There has been much experimentation chez Collier with scotch eggs in the past couple of years. A BBC Food recipe was my original source for smoked salmon scotch eggs, while a recent recipe by Thomasina Miers prompted me to come up with a vegetarian version of chorizo scotch eggs – I order the meat-free sausage mix and vegan chorizo from Amazon. Both can be made with normal hens’ eggs or with dinkier quails’ eggs, which take a while but make very pretty canapés. Simply replace the large eggs in the recipes below with a dozen (or more) quails’ eggs. Serve with a sharp mayonnaise, marie rose sauce, tartare sauce (recipes all here) or, in the case of the chorizo ones, piccalilli.
Smoked salmon scotch eggs
5 large eggs, at room temperature
2 salmon fillets, boneless and skinless, about 240g
200g good quality smoked salmon
1 lemon, zested, then cut into wedges to serve
½ small pack dill, chopped
½ small pack parsley, chopped
1 tbsp capers, chopped
50g plain flour
good pinch cayenne pepper
100g panko breadcrumbs
vegetable oil for frying
1. Put 4 of the eggs in a large pan of cold water and bring to a boil. Turn down the heat, simmer for 5½ minutes, then remove and transfer to a bowl of iced water. Once cool, gently tap all over on a work surface and peel carefully, so as to keep the eggs intact.
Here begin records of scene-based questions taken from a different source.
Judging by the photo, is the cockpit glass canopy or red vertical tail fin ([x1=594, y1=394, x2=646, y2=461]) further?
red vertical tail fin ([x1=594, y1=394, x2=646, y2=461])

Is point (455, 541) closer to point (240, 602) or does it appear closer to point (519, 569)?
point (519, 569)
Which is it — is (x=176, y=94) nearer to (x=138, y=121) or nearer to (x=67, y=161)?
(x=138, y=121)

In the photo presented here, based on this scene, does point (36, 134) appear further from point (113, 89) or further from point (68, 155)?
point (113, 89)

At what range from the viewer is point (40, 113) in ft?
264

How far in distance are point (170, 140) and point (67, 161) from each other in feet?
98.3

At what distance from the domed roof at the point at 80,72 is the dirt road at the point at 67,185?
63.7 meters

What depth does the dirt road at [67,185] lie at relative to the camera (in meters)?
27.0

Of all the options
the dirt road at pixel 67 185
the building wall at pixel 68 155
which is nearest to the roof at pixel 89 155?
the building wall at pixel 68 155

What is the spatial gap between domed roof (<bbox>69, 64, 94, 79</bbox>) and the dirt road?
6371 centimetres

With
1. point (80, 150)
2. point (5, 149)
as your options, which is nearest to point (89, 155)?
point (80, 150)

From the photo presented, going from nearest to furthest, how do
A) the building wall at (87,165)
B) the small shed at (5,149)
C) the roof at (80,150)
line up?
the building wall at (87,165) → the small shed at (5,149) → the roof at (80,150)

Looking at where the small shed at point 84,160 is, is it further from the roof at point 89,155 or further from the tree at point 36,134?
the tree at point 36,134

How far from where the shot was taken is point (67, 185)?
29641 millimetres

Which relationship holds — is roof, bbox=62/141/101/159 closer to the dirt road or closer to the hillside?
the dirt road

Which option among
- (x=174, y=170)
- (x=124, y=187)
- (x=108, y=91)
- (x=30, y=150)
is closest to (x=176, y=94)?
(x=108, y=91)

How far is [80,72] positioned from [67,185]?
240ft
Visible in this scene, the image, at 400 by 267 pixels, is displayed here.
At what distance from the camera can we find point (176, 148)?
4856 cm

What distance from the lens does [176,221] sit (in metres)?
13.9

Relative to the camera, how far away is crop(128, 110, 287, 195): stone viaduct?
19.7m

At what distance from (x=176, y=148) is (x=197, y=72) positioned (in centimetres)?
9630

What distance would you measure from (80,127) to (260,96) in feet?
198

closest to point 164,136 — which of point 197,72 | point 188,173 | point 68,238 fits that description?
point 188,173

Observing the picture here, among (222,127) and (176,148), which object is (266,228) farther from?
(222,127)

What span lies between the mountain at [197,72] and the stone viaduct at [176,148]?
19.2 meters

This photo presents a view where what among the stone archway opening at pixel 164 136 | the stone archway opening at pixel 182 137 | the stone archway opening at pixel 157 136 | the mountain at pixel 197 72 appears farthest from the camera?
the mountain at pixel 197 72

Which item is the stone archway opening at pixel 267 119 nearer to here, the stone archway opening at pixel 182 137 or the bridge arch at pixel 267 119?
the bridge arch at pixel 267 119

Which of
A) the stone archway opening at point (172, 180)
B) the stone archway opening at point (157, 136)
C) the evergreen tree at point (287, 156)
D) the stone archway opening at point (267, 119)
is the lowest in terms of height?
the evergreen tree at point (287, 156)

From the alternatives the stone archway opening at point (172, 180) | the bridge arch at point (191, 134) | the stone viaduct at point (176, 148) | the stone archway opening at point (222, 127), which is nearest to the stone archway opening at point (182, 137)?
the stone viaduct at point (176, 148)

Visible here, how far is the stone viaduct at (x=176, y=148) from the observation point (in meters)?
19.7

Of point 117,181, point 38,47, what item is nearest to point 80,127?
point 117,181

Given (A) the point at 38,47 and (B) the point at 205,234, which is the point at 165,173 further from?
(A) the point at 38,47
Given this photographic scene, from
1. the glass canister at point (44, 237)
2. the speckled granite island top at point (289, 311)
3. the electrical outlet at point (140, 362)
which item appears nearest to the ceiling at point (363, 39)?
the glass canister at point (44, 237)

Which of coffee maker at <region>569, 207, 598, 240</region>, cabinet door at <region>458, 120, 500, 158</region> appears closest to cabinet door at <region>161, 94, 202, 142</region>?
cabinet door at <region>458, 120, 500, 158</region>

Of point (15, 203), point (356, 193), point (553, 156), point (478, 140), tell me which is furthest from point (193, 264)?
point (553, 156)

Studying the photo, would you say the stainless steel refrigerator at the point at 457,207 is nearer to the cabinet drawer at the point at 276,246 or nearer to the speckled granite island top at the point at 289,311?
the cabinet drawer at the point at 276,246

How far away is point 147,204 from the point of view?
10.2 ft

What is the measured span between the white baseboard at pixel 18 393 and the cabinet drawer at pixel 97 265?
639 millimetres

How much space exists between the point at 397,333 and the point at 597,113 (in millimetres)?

If you’re using quails’ eggs, put straight into boiling water and simmer for 1 ½ minutes.
2 Blitz the salmon, smoked salmon, lemon zest and some seasoning together in a food processor to form a paste, then stir through the herbs and capers. Divide the mixture into four balls. Pat the eggs dry, then flatten a ball in the palm of your hand and tease it around one of the eggs until completely covered. Repeat with the remaining eggs. Set aside.
3. Set up your assembly line: put the flour in one bowl, stir in the cayenne pepper and season. Crack the remaining egg into another and whisk, then put the breadcrumbs in the final bowl. One by one, dip the Scotch eggs into the flour, egg and then the breadcrumbs. Set aside on a plate or tray.
4. Fill a heavy-bottomed pan two-thirds with oil and heat to 180C or until a piece of bread browns in 20 seconds. Working in batches, fry the Scotch eggs for 5 mins until deep golden, drain on kitchen paper and sprinkle with flaky sea salt and a little more cayenne. Serve with a sauce of your choice and lemon wedges for squeezing over.
Vegetarian chorizo scotch eggs
150g meat-free sausage mix (eg. Granose Lincolnshire)
200g vegan chorizo (eg. meatless Chilli Kabanos)
1 big handful parsley, roughly chopped
1 small bunch thyme, roughly chopped
20g finely grated parmesan
For the coating
50g plain flour, seasoned with salt, pepper and any spicing you fancy
2 eggs, beaten
100g panko or fine breadcrumbs
Vegetable oil, for deep-frying
Lemon wedges and sauces to serve
1. Hydrate your meat-free sausage mix as directed on the packet. Remove the chorizo from its skin and blitz in a food processor to crumble it.
2. Put the eggs in a large pan of cold water and bring to a boil. Turn down the heat, simmer for 5 ½ minutes, then remove and transfer to a bowl of iced water. Once cool, gently tap all over on a work surface and peel carefully, so as to keep the eggs intact. If you’re using quails’ eggs, put straight into boiling water and simmer for 1 ½ minutes.
3. Mix the sausage ‘meats’, herbs and parmesan in a bowl, scrunching it all together until sticky. Divide into six even-sized balls, then wet your hands and flatten one ball in your palms, making it as thin as you can without it falling apart. Gently shape it evenly around one peeled egg, moulding it until the egg is sealed all over. Repeat with the rest of the eggs, then set aside.
4. Set up your assembly line: seasoned flour, beaten egg and breadcrumbs. Pour enough oil into a deep pan to come 5-6cm up the sides and heat to 160C-170C. Roll each egg in the seasoned flour, followed by the egg and then the breadcrumbs.
5. Once the oil is hot, fry the eggs three at a time for three to four minutes, or until the breadcrumbs are golden. Scoop out and drain on kitchen paper. Serve with the lemon wedges and a green salad, with piccalilli or tartare too.